TOC
LINQ:

Grouping data: the GroupBy() Method

So far, we have worked mostly with lists of data. We have sorted it, limited it and shaped it into new objects, but one important operation is still missing: Grouping of data. When you group data, you take a list of something and then divide it into several groups, based on one or several properties. Just imagine that we have a data source like this one:

var users = new List<User>()
{
    new User { Name = "John Doe", Age = 42, HomeCountry = "USA" },
    new User { Name = "Jane Doe", Age = 38, HomeCountry = "USA" },
    new User { Name = "Joe Doe", Age = 19, HomeCountry = "Germany" },
    new User { Name = "Jenna Doe", Age = 19, HomeCountry = "Germany" },
    new User { Name = "James Doe", Age = 8, HomeCountry = "USA" },
};

A flat list of user objects, but it could be interesting to group these users on e.g. their home country or their age. With LINQ, this is very easy, even though the use of the GroupBy() method can be a bit confusing in the beginning.
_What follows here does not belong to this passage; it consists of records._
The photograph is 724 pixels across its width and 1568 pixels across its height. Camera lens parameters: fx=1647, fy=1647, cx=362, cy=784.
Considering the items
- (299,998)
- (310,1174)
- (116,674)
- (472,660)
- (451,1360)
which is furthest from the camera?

Let's have a look at how it works:

using System;    
using System.Collections.Generic;    
using System.Linq;    

namespace LinqGroup    
{    
    class Program    
    {    
        static void Main(string[] args)    
        {    
            var users = new List<User>()    
            {    
                new User { Name = "John Doe", Age = 42, HomeCountry = "USA" },    
                new User { Name = "Jane Doe", Age = 38, HomeCountry = "USA" },    
                new User { Name = "Joe Doe", Age = 19, HomeCountry = "Germany" },    
                new User { Name = "Jenna Doe", Age = 19, HomeCountry = "Germany" },    
                new User { Name = "James Doe", Age = 8, HomeCountry = "USA" },    
            };    
            var usersGroupedByCountry = users.GroupBy(user => user.HomeCountry);    
            foreach(var group in usersGroupedByCountry)    
            {    
                Console.WriteLine("Users from " + group.Key + ":");    
                foreach(var user in group)    
                        Console.WriteLine("* " + user.Name);
            }    
        }    

        public class User    
        {    
            public string Name { get; set; }    

            public int Age { get; set; }    

            public string HomeCountry { get; set; }    
        }    
    }    
}

The resulting output will look something like this:

Users from USA:
* John Doe
* Jane Doe
* James Doe
Users from Germany:
* Joe Doe
* Jenna Doe

The example might seem a bit long, but as you'll soon realize, most of it is just preparing the data source. Remember that all of the data could just as well come from an XML document or a database - it's just easier to demonstrate with an object data source that you can use as-is.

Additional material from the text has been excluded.